---------- RECORDS SHOWN
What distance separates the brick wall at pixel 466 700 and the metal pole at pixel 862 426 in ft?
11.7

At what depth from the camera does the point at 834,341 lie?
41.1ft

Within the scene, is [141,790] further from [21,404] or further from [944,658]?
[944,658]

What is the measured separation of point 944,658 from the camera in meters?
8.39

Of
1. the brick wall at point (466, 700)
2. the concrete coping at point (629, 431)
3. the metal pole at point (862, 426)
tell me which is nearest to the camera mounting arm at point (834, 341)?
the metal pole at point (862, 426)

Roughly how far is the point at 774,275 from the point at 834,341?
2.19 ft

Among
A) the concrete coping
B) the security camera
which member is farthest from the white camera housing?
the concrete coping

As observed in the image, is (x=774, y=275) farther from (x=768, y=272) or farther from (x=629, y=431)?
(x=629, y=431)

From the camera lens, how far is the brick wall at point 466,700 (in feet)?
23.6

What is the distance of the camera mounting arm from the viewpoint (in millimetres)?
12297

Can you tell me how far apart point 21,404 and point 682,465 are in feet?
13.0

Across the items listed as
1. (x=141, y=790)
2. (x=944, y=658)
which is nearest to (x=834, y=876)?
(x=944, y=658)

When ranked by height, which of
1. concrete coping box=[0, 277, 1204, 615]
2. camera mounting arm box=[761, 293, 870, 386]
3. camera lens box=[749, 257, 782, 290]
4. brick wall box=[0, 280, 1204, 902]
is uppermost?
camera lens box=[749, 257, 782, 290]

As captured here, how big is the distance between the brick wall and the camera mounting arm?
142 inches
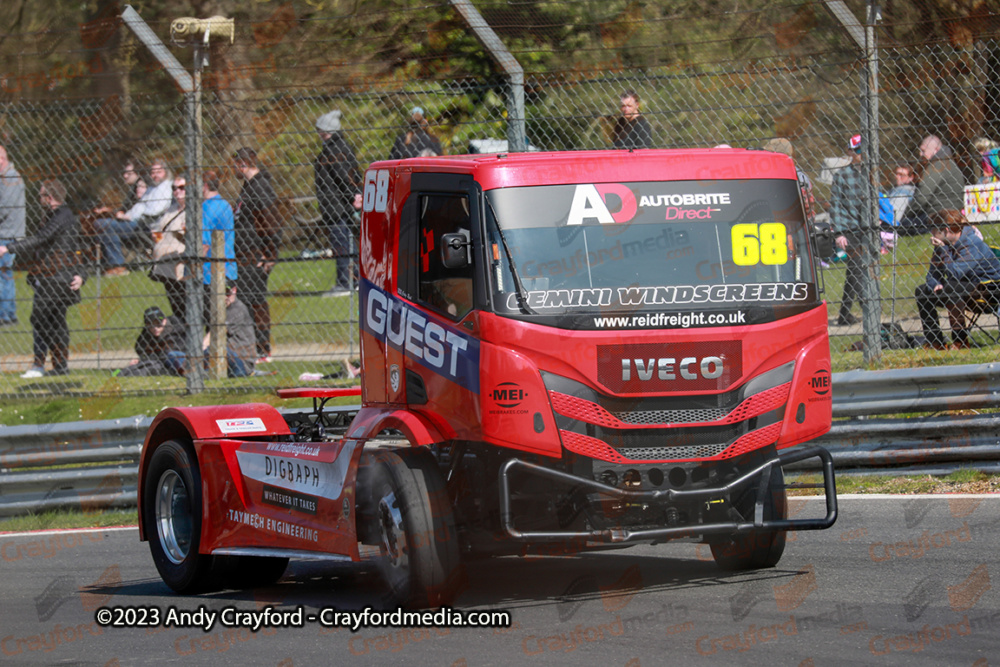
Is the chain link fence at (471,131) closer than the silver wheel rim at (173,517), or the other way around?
the silver wheel rim at (173,517)

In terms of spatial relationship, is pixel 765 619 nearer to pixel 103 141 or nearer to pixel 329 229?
pixel 329 229

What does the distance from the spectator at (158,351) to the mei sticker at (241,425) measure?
4.80m

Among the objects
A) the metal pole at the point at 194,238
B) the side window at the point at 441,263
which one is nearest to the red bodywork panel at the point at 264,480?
the side window at the point at 441,263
--------------------
WHAT IS BEING ASKED —
Without the pictures, extract every entry verbatim.

RESULT OF THIS EXERCISE —
What distance separates the brick wall at pixel 466 700 and the metal pole at pixel 862 426 in ft?
11.7

At what depth from the camera does the point at 834,341 lie?
41.1ft

Within the scene, is [141,790] further from [21,404] or further from [944,658]?
[944,658]

What is the measured separation of point 944,658 from the camera in meters?
8.39

Of
1. the brick wall at point (466, 700)
2. the concrete coping at point (629, 431)
3. the metal pole at point (862, 426)
tell me which is nearest to the camera mounting arm at point (834, 341)?
the metal pole at point (862, 426)

Roughly how far is the point at 774,275 from the point at 834,341?
2.19 ft

Among
A) the concrete coping
B) the security camera
which member is farthest from the white camera housing?
the concrete coping

As observed in the image, is (x=774, y=275) farther from (x=768, y=272) or farther from (x=629, y=431)?
(x=629, y=431)

From the camera lens, how far is the brick wall at point 466,700 (in feet)?
23.6

What is the distance of the camera mounting arm from the viewpoint (in millimetres)?
12297

Can you tell me how far apart point 21,404 and point 682,465 are in feet?
13.0

Across the items listed as
1. (x=141, y=790)
2. (x=944, y=658)
which is nearest to (x=834, y=876)?
(x=944, y=658)

When ranked by height, which of
1. concrete coping box=[0, 277, 1204, 615]
2. camera mounting arm box=[761, 293, 870, 386]
3. camera lens box=[749, 257, 782, 290]
4. brick wall box=[0, 280, 1204, 902]
is uppermost?
camera lens box=[749, 257, 782, 290]

As captured here, how big is the distance between the brick wall and the camera mounting arm?
142 inches
Is the chain link fence at (471,131) closer than the silver wheel rim at (173,517), or the other way around?
the silver wheel rim at (173,517)

In terms of spatial relationship, is pixel 765 619 nearer to pixel 103 141 or nearer to pixel 329 229?
pixel 329 229

What does the distance from the spectator at (158,351) to the mei sticker at (241,425) measure?
4.80m

Among the objects
A) the metal pole at the point at 194,238
B) the side window at the point at 441,263
which one is nearest to the red bodywork panel at the point at 264,480?
the side window at the point at 441,263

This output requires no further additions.